Usually, when it’s been a long time since I’ve last written, I end up so torn between speaking in long-term generalities and dealing with way-too-many overly-specific topics, that nothing effectual gets put into words. Even saying this now is a cautionary attempt to avoid either of those extremes… but I wouldn’t get my hopes up too high if I were you.
As things look now, my boss asked us to stay here for another year. Another year?!? A whole ‘nother year. I thought you guys were only going to be in Mongolia for a few months? So did we. But you guys hate the cold. We did. And we still do. But wasn’t work going really slowly? Why yes. Yes it was.
My boss’ vision is for us to build a network of contacts and a base of community involvement that sets a foundation for effective change, relational growth, and yes, at some point, even business contracts. And he wants us to do this while the local economy is running the other way. His goal is to be in places, as a business and as Christians, where everyone else is leaving, money is no longer coming in, and the economy is in need, not in boom. As such, I’ll be teaching English part time in the fall so that we can obtain year-long visas, and we’ll be needing to leave the country in a few weeks’ time in order to properly secure those visas.
To be honest, there was a range of emotion on both our parts, when we found out that, barring something monumental, we would be where we are now, with the jobs we have now, with the people we know now, for at least a year to come. Relief, in not having to move. Apprehension, in getting stuck. Prospect, in finally being able to personally invest in people. Uncertainty, and a fear of settling. Trust, in being so readily provided for. Apathy, in an unbending horizon and a sinking. ‘welp, this is it’. And honestly, each one of those emotions could and should be written out into a post of their own and expanded upon.
So much of our lives and our marriage has been characterized by fluidity; It’s a shock to the system to have this much of our lives planned at one time. It’s more than as if we’ve come to a halt, it’s as if we’ve come to a halt by impact. The adjustment to stability hasn’t been the easiest to ingest for either of us.
We’ve had to fight boredom and unproductiveness, too much time on our hands, apathy, lack of discipline, lack of community, even borderline depression. Unwelcome habits and petty squabbling. Loneliness and resurfacing insecurity.
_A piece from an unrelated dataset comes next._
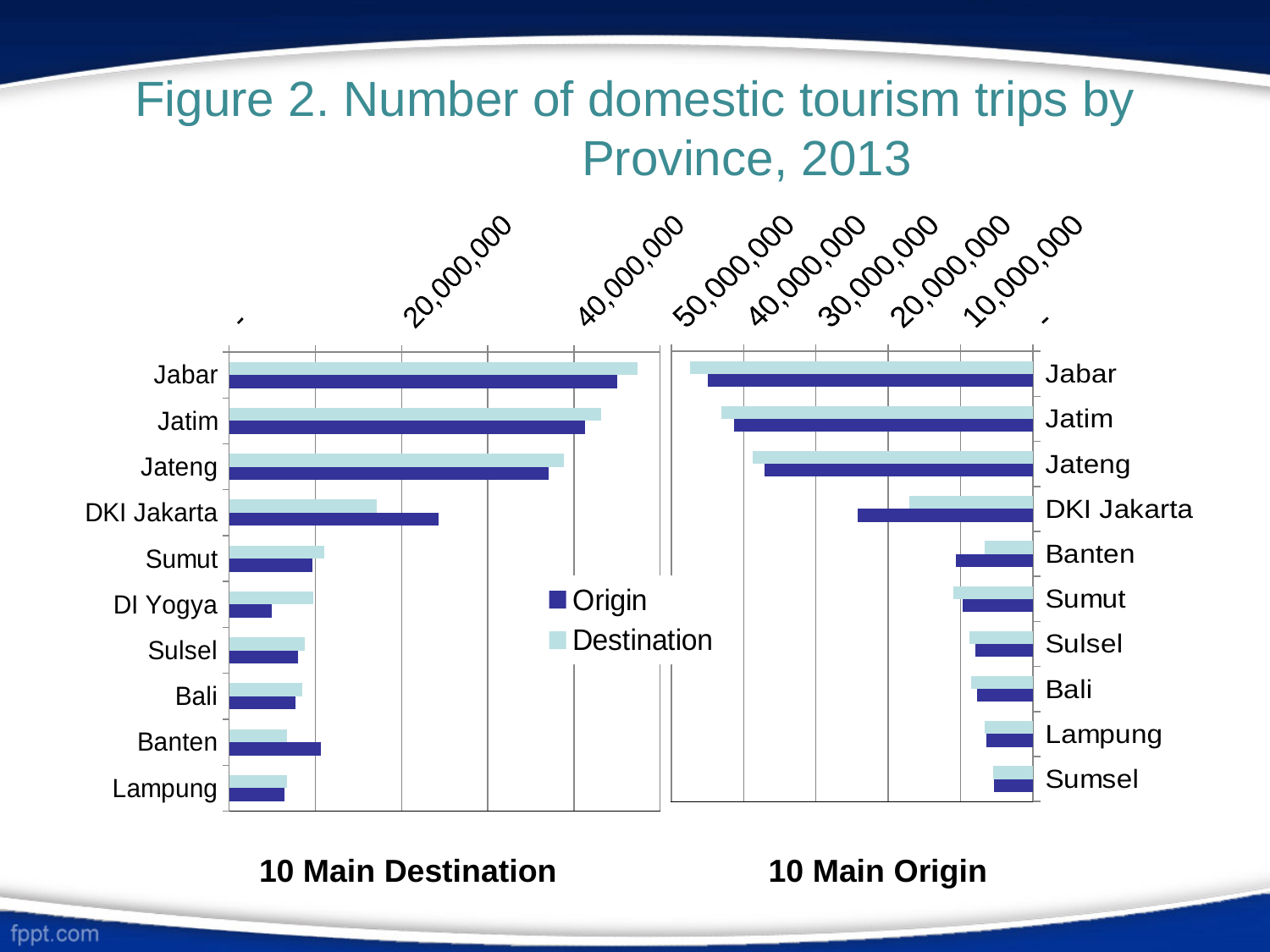
In the "10 Main Origin" chart, which province has the highest Origin value? Jabar What kind of chart is the "10 Main Destination" chart? bar chart In the "10 Main Destination" chart, is the Destination value for DKI Jakarta greater or less than 20,000,000? less How many series does the legend list? 2 In the "10 Main Destination" chart, for DKI Jakarta, which is larger: the Origin value or the Destination value? Origin In the "10 Main Destination" chart, which province has the highest Destination value? Jabar In the "10 Main Origin" chart, is the Origin value for Sumsel greater or less than 10,000,000? less What are the two series named in the legend? Origin and Destination In the "10 Main Destination" chart, which province has the lowest Origin value? DI Yogya In the "10 Main Origin" chart, is the Origin value for Jabar greater or less than 40,000,000? greater How many provinces are listed in the "10 Main Origin" chart? 10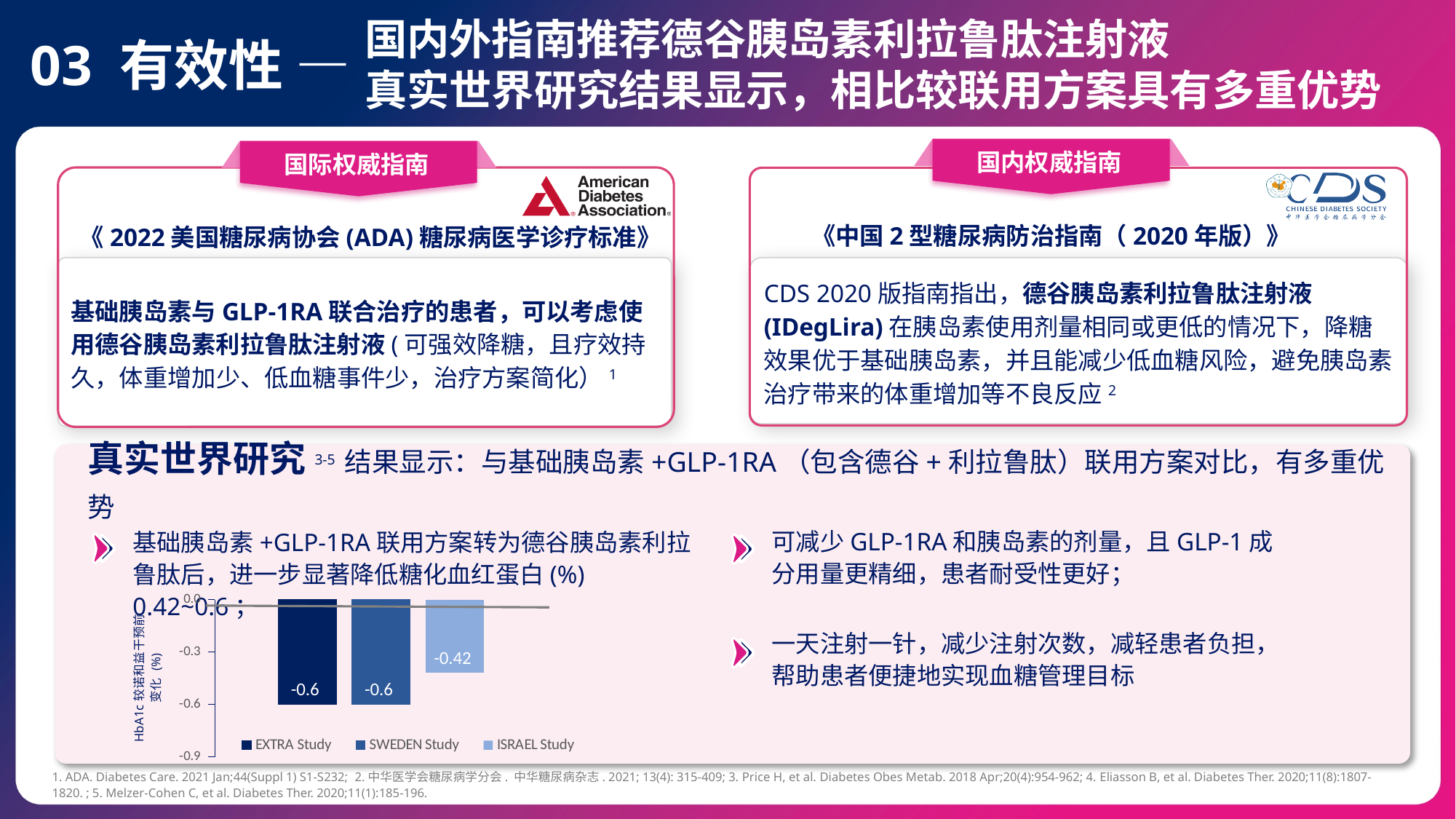
What is the HbA1c change value shown for the ISRAEL Study? -0.42 What is the difference between the ISRAEL Study value and the EXTRA Study value? 0.18 Which bar is shorter, the ISRAEL Study bar or the SWEDEN Study bar? ISRAEL Study Is the value for the ISRAEL Study greater or less than -0.3? less Which study shows the smallest HbA1c reduction (the bar closest to 0.0)? ISRAEL Study What is the lowest tick value shown on the chart's vertical axis? -0.9 What is the HbA1c change value shown for the EXTRA Study? -0.6 What is the HbA1c change value shown for the SWEDEN Study? -0.6 What type of chart is shown at the bottom of the slide? bar chart How many bars are plotted in the chart? 3 How many series does the chart legend list? 3 Which legend entry is shown in the lightest blue colour? ISRAEL Study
It’s hard to change from one perceived set of liberties and boundlessness to something altogether more rigid.
But there’s a wealth of opportunity and a whole new set of freedoms that we’re incredibly excited to experience. Friendships that last. Jobs that increase in pay, status, rapport, ease, familiarity. A chance to learn and actually use a language. Something to put on the resume that’s lasted for more than a month. A chance to talk about raising a family. More clothes than can fit in a backpack. Turning a place into a home. Consistent fellowship and even discipleship. An address.
We struggle now with real things. Compulsion and obsession. The pressure to perform in real jobs. Discernment and obedience. A discipline to invest. Balancing passion with desire with obligation with preference with need with wisdom. It’s very much as if we’ve run out of clear answers and obvious guidance. And all we can do is trust the Spirit of God in us to act on our behalf, and willfully subdue selfishness and impulsiveness when they come up.
We’ve been asked to battle with the question: why are you here? Of all the places, with all the jobs, in all the situations. With jobs you’re unsure of, with an uncertain purpose, with questionable fulfillment and a secular context and a not-too-high salary and a country you never intended to care for – why are you here?
And a part of our old, passionate, indulgent reckless seize-the-day self groans in protest at the answer that we’ve come up with, but we have a hard time ignoring such wise words, given to us by a passing preacher:
Impatience must be subdued by trust.
That in the end, we’re here because this is where the Lord has us. Is it everything we dreamed of, or hoped for, or imagined? No, not really. But we’re content, and even happy to oblige.
Maybe it’s part of growing up, or maybe it’s part of maturity, or even Christianity – but we’re finally at a place to not only accept, but to fight for where the Lord places us, in all its untapped opportunity.
We were warned, by this same pastor, that so many people wreck their lives, because they try to force things that aren’t ready to happen. And we can so be those people, if we’re not careful. That word subdue is so fitting for us, who can dash the world to pieces in a heartbeat, but can’t stand in one place long enough to finish a conversation.
So many people struggle with the ‘going’, the call to move, to pursue, to chase after, to self-realize. And we’re just not those people. For us, the call to trust comes with the call to discipline, to patience, to investment, to endurance, and that, no less, in the one fully-enduring city among one of the world’s last and proudest nomadic populations.